··· Document excerpt ···

C++ practice | Searching for atomic palindromes in any given file

A woodytpe printing font. I would say, different shapes of letters carved on wood.
Pixabay

"The best is the enemy of the good."

Voltaire

palindrome-hunter

The best way to learn something new is arguably controversial, but nobody can honestly disagree that by doing and through repetition is one of the most effectives ways to achieve such objective!

Expose yourself to information through reading is good, but wouldn’t be enough to retrieve information in the long term memory.

That said, build palindrome-hunter was my way to develop a better understanding of c++ and core programming concepts.

What is a palindrome?

A palindrome is a word, number, phrase, or other sequence of characters which reads the same backward as forward.

Wikipedia

But, what is an atomic palindrome?

Here goes a practical example:

Atomic palindrome example: "civic"

!Atomic palindrome example: "A nut for a jar of tuna"

Hey, permuted what?

A permutation is a rearrangement of characters which make possible “aab” becomes the palindrome: “aba”. Every palindrome is also a permuted palindrome, but the opposite isn’t true.

Runnin’ it

In the main function specify the txt file name properly placed at artifacts folder when instantiate a palindrome object like so:

#include "src/palindrome.h"

int main(int argc, char const *argv[]) {

  Palindrome palindrome = { "the-tragedy-of-hamlet-by-w-shakspeare.txt" };
  palindrome.readWordsFromFile();
}

“Run Forest, run!"

Forrest Gump (1994)
g++ src/palindrome.cpp main.cpp -o <output file name>

The expected output:

did is The Permuted Palindrome 435
too is The Permuted Palindrome 436
bee is The Permuted Palindrome 437
offendendo is The Permuted Palindrome 438
bee is The Permuted Palindrome 439
hee is The Permuted Palindrome 440

Implementation details

Public interface

Besides the main function void Palindrome::readWordsFromFile() the Palindrome object provides facilities implemented to make it’s functionality possible. They are:

class Palindrome {
public:
  class Exception {};
  Palindrome(std::string);
  void removeSpecialCharsFromString(std::string&);
  void readWordsFromFile();
  bool isPalindrome(std::string);
  bool isPermutedPalindrome(std::string);
  void toLowerCase(std::string&);
  inline int getNumPalindromes() {
    return numPalindromes;
}
 inline int getNumPermutedPalindromes() {
    return numPermutedPalindromes;
  }

  ~Palindrome();

Algorithms

I will cover the most challenging function it is:

bool isPermutedPalindrome(std::string str);

Probably the most known method to find a palindrome permutation is through brute force. It consists of generate every possible permutation and check if it is a palindrome or not. But it is not the most effective solution. Usually this algorithm requires recursion and you should know how expensive it is. Use it only when you have to.

···

» **Work order**
Continue the write-up on the C++ palindrome-hunter project from where it stops, picking up after the passage on brute-force permutation checks.

··· Provided data ···

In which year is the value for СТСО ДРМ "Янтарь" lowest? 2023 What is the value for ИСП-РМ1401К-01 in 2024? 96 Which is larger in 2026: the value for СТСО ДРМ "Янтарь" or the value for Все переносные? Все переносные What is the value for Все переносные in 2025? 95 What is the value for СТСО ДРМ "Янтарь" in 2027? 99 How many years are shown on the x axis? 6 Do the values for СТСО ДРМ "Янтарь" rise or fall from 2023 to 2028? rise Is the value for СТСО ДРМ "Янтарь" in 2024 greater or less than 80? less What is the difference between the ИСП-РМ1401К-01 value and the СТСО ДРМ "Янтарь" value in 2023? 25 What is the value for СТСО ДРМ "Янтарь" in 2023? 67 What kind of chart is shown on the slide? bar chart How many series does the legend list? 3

···

» **Answer area**
The way I chose to solve that problem was by first:

  • identifying the palindrome properties:

if a given word is composed by a odd number o characters each one of them minus 1 must occur a even number of time; for instance: madam -> [m,m] + [a,a] minus [d]

else if the given word is composed by an even number of characters each one of them must to occur a even number of time; for instance: noon -> [n.n] + [o,o]

Remember “Every permuted palindrome is a palindrome."

  • Put it into code!

For that I rely on c++ container set. Fortunately, this type of container only allows unique elements in it. Well, the rest of the job was easy-peasy. Given a str string I verify the number of characters it has. If it’s an odd number we know the ” even number of repeated characters minus 1;" rule.

We can use a flag variable charRemaining to help us store this information:

  if (str.length() % 2 == 0) {
    charRemaining = 0;
  } else {
    charRemaining = 1;
  }

Iterating str:


 std::set<char> mySet;

 ...

  for (size_t i = 0; i < str.length(); i++) {
    if (!mySet.insert(str.at(i)).second) {
      mySet.erase(str.at(i));
    }
  }

For each character in str I call insert and with second I verify if the element already exists. Simple logic:

if the element do not exists yet, insert it. else if it already exists remove it’s occurrence with erase.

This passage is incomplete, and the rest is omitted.